Data concerning the following project/manuscript:

Suitability of prolonged meloxicam treatment in mice seems limited due to unfavorable pharmacokinetics, side effects, and impact on home-cage behaviors

Aylina Glasenapp, Jens P. Bankstahl, Heike Bähre, Jana Hauser, Amisha R. Parmar, Andrey V. Kozlov, Silke Glage, Rupert Palme, Marion Bankstahl

Meloxicam is commonly used for analgesia, but no preparation approved for mice. Here, we determined plasma concentrations, safety, anti-nociceptive activity and impact on home-cage behaviors for subcutaneous injection (5 mg/kg) and oral self-intake (sweetened drinking water, 20 mg/kg/24h, 5 days) for C57BL/6J mice (n=21/sex). After injection, plasma concentrations measured by LC-MS/MS were higher in females (2h) and remained within an estimated therapeutic range (390–911ng/mL) for up to 6h. T1/2 was 2.32 h. Despite acceptance, plasma levels fluctuated strongly during oral self-intake. No anti-nociceptive effect was found (tail-immersion test). Side effects comprised reduced grip strength and increased vocalization (Irwin test), increased clinical score values (females, oral treatment) with two individuals reaching humane endpoint, increase in body temperature, body weight drop, decreased wheel-running activity, increased burrowing latency (males), and prolonged grooming activity (females).
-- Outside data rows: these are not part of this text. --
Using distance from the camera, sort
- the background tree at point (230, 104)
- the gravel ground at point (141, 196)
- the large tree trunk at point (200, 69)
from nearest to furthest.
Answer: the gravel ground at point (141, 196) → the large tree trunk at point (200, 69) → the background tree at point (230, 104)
Grimace scale, nesting activity and plasma corticosterone remained unaffected. Red blood profile parameters and ALT were decreased and Ca2+ and Cl- concentrations elevated. Histopathological analysis revealed inflammatory cells and hyperplasia in stomach and jejunum. In view of the unfavorable pharmacokinetics, meloxicam treatment via the drinking water is unsuitable in mice. The limited tolerability and the lack of anti-nociceptive effect make prolonged treatment with the doses studied appear inappropriate.


Data were aquired at MHH by Aylina Glasenapp et al.